[Given entries]:
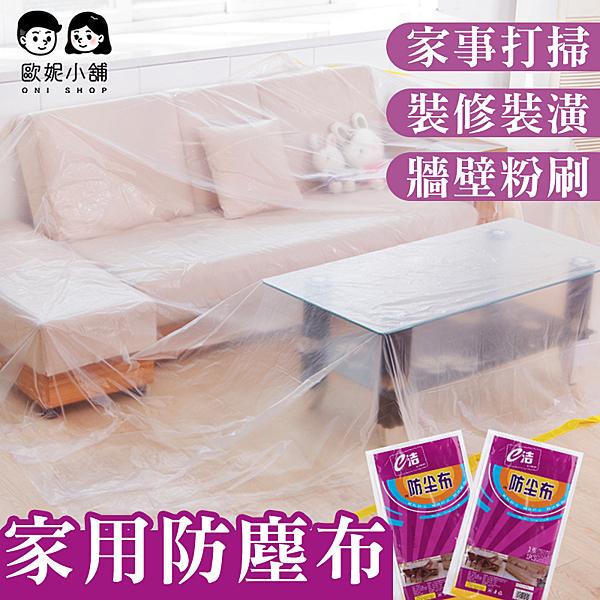 防塵布 防塵罩 防水布 防塵蓋 遮塵布 傢俱防塵 油漆粉刷 冷氣安裝 居家裝修【歐妮小舖】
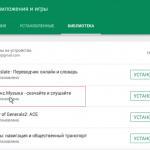 Как отписаться от Яндекс Музыки, несколько способов и видео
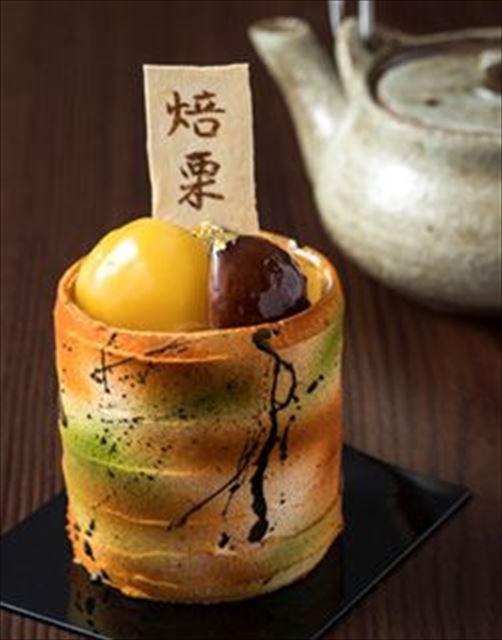 湯呑ごと食べられる、アートな和スイーツ「焙栗(ほっくり)」 が登場
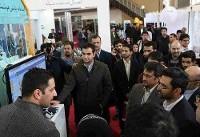 کنفرانس تخصصی اینترنت اشیا ایران آغاز بکار کرد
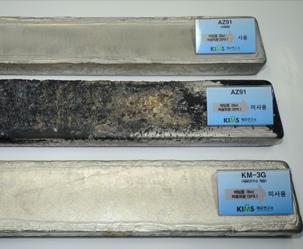 차세대 금속 '마그네슘' 환경오염 없이 생산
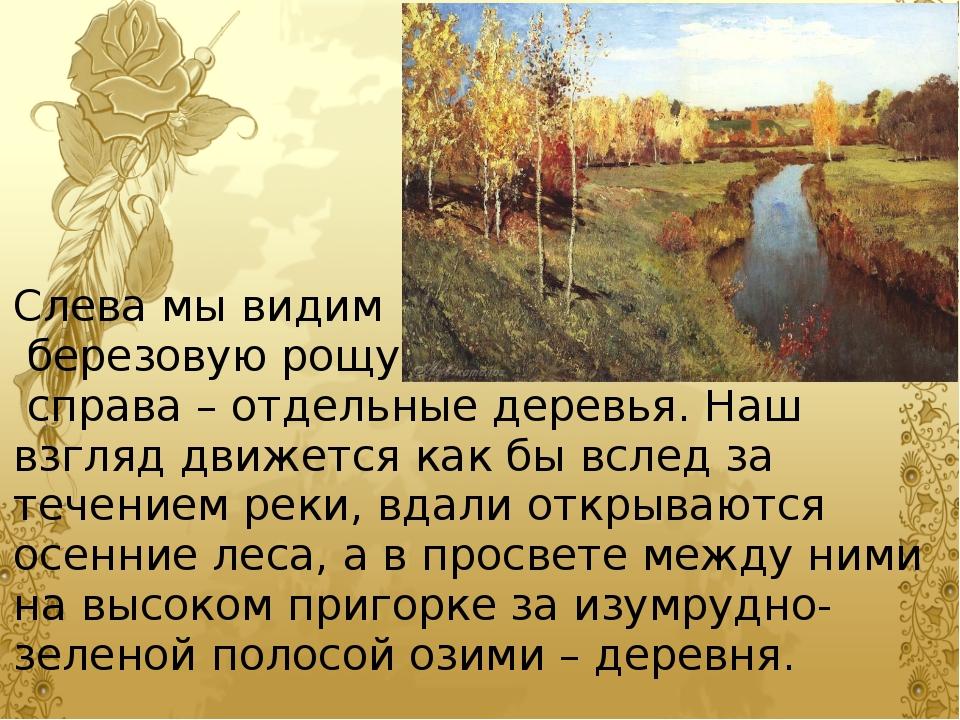 Стихи к картине левитана золотая осень
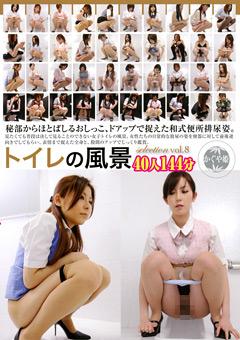 トイレの風景selection vol.8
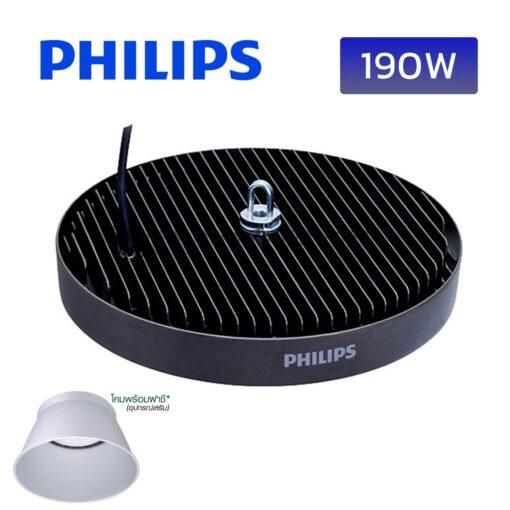โคมไฮเบย์ LED 190W BY239P Philips LED200 1
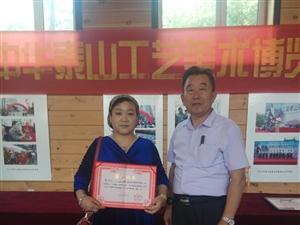 民间艺术协会主席杨老师和郭教授给我�Z发了证书,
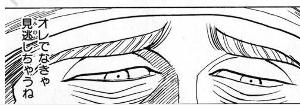 3739 - コムシード(株) (`-(oo)-´)カッ!!!!!!!!!!!!!!!!!!!  の時だけ、眉毛が上がっ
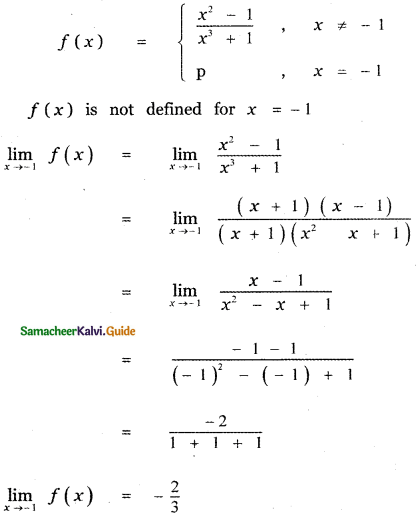 Samacheer Kalvi 11th Maths Guide Chapter 9 Limits and Continuity Ex 9.6 55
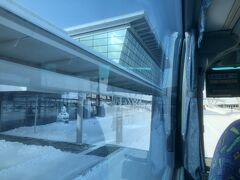 11:30  定刻に空港着  復路のクラスJは真ん中席しかなく変更せず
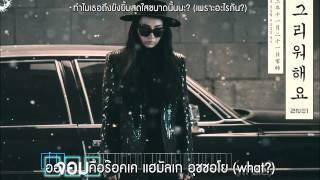 [KARAOKE/TH-SUB] 2NE1 - Missing you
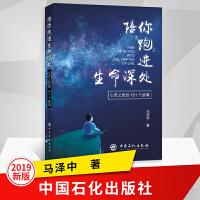 """陪你""""跑""""进生命深处 心灵之旅的101个故事 中国石化出版社"""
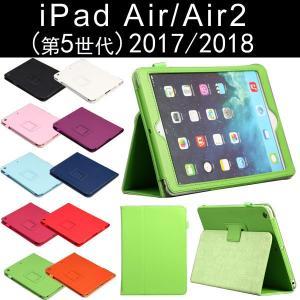 iPadAir2/Air iPad5(第 5 世代)2017/2018年モデル iPad6用PUレザーケース タッチペンホルダー付きスタンドスリープ機能AS11A011+AS11A031|karin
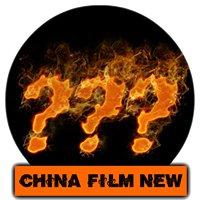 China Film New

[Your assignment]:
Everything in the records above except the pictures is to be reproduced word for word.

[Response for this exercise]:
 防塵布 防塵罩 防水布 防塵蓋 遮塵布 傢俱防塵 油漆粉刷 冷氣安裝 居家裝修【歐妮小舖】
 Как отписаться от Яндекс Музыки, несколько способов и видео
 湯呑ごと食べられる、アートな和スイーツ「焙栗(ほっくり)」 が登場
 کنفرانس تخصصی اینترنت اشیا ایران آغاز بکار کرد
 차세대 금속 '마그네슘' 환경오염 없이 생산
 Стихи к картине левитана золотая осень
 トイレの風景selection vol.8
โคมไฮเบย์ LED 190W BY239P Philips LED200 1
 民间艺术协会主席杨老师和郭教授给我�Z发了证书,
 3739 - コムシード(株) (`-(oo)-´)カッ!!!!!!!!!!!!!!!!!!!  の時だけ、眉毛が上がっ
 Samacheer Kalvi 11th Maths Guide Chapter 9 Limits and Continuity Ex 9.6 55
 11:30  定刻に空港着  復路のクラスJは真ん中席しかなく変更せず
 [KARAOKE/TH-SUB] 2NE1 - Missing you
 """陪你""""跑""""进生命深处 心灵之旅的101个故事 中国石化出版社"""
 iPadAir2/Air iPad5(第 5 世代)2017/2018年モデル iPad6用PUレザーケース タッチペンホルダー付きスタンドスリープ機能AS11A011+AS11A031|karin
 China Film New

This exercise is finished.